Extract every line of the items below that contains the string "instances". Matching is case-sensitive.

## Begin INPUT MATERIAL

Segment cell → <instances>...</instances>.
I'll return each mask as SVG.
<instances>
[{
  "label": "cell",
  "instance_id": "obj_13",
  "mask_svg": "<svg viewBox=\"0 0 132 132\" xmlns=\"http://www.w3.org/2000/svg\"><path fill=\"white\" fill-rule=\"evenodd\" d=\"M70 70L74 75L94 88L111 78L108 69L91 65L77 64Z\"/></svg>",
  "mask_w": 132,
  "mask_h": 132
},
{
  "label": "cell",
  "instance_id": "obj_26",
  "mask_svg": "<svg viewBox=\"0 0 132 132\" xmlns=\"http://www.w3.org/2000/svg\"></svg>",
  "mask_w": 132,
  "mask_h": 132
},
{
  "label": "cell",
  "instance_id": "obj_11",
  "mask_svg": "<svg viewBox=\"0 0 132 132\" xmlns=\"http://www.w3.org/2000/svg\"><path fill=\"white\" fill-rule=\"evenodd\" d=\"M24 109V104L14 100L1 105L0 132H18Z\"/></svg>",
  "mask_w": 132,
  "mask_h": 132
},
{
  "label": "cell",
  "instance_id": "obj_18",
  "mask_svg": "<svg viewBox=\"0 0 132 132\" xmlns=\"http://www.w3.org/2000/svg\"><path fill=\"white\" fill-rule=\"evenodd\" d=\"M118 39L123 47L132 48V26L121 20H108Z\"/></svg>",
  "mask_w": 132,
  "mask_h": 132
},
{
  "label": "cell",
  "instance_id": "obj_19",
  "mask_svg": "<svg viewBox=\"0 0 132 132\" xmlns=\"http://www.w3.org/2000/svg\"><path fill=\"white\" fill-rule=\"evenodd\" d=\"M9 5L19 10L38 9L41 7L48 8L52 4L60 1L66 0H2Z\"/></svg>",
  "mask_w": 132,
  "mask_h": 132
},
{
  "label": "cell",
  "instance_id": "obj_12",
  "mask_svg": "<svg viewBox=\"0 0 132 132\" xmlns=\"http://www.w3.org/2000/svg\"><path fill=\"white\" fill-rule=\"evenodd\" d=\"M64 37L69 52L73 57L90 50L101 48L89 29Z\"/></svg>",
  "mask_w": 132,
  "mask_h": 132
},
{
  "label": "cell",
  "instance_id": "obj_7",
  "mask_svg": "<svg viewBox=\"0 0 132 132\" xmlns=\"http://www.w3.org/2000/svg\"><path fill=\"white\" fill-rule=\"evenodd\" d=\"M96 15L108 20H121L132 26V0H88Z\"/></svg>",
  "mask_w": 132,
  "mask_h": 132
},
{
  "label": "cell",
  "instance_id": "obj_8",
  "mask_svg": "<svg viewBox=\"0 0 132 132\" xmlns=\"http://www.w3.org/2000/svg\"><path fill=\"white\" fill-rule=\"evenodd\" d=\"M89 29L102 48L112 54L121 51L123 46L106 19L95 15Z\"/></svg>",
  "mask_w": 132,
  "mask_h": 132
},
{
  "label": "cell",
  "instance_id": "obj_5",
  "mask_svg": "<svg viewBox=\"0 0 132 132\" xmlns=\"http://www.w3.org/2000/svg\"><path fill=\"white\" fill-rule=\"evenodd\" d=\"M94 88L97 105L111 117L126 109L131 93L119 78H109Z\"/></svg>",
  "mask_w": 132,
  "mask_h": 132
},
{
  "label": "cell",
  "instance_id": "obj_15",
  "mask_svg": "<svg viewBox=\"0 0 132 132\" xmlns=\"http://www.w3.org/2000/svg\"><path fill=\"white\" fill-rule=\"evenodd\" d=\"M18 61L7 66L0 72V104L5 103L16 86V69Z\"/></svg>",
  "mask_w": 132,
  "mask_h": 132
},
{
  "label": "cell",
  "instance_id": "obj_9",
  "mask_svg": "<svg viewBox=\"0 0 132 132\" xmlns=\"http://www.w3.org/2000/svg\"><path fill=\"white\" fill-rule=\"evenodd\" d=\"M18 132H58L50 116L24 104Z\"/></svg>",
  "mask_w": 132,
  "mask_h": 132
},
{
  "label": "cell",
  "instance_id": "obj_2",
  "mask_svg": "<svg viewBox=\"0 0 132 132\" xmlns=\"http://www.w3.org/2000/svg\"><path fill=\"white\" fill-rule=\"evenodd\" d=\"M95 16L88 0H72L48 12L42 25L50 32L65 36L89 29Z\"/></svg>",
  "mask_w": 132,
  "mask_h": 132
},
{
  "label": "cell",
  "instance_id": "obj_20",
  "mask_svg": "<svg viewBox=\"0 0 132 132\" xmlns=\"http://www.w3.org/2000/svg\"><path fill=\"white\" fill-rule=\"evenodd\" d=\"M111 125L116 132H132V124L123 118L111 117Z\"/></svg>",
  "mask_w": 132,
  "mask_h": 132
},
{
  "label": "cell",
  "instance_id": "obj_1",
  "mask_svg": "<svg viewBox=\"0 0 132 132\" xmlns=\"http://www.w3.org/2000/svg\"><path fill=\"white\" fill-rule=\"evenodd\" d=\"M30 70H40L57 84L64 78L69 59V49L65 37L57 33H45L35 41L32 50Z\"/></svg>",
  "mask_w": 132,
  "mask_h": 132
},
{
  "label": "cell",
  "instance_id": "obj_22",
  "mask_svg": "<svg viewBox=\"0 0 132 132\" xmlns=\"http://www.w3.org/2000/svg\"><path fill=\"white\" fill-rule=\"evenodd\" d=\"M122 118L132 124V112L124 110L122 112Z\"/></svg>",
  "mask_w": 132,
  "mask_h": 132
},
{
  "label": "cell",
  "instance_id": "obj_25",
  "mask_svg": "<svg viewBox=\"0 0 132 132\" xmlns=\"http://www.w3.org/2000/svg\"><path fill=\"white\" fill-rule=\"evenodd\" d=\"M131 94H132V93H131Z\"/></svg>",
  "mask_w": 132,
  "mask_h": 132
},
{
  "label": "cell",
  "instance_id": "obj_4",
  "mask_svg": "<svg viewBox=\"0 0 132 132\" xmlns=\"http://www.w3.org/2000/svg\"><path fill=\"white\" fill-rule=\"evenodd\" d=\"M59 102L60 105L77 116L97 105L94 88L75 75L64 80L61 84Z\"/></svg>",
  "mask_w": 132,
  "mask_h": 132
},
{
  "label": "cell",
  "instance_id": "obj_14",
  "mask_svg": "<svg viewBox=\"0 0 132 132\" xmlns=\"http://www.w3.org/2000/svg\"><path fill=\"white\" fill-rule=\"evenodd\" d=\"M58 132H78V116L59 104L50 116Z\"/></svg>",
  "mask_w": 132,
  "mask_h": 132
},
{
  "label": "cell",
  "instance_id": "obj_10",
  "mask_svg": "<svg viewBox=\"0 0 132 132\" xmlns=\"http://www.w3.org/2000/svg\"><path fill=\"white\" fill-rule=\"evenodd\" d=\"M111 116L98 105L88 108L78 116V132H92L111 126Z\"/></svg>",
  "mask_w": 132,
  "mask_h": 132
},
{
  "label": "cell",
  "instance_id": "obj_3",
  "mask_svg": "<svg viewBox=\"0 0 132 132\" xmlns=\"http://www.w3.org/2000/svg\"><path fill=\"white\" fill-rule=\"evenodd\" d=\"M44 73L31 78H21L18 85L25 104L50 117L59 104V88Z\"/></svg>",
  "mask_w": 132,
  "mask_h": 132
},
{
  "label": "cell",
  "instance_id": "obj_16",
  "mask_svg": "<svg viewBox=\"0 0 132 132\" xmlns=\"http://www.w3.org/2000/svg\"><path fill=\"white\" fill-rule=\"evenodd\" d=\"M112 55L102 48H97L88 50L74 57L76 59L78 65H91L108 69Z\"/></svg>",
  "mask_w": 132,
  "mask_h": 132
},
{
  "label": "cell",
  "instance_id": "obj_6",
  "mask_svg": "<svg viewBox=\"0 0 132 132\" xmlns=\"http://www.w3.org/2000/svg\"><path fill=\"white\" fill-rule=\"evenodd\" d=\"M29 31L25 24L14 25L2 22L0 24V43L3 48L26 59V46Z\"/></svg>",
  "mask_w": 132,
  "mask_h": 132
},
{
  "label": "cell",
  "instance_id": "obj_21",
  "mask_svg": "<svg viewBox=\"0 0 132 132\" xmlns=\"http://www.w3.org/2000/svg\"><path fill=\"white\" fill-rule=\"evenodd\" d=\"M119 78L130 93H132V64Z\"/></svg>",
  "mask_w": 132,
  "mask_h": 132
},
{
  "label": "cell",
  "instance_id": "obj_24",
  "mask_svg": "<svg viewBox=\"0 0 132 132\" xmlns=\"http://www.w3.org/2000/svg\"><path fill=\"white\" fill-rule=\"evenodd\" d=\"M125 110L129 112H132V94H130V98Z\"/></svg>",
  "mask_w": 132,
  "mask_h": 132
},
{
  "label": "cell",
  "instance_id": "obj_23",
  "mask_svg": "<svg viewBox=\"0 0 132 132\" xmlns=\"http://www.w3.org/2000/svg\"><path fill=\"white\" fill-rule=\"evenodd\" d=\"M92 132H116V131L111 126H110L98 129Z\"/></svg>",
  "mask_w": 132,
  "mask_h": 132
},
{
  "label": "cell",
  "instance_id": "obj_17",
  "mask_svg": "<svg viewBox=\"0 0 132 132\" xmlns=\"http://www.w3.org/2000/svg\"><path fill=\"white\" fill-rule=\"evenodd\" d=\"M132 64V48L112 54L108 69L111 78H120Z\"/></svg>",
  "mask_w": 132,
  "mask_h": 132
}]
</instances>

## End INPUT MATERIAL

WORKED ANSWER:
Segment cell → <instances>...</instances>.
<instances>
</instances>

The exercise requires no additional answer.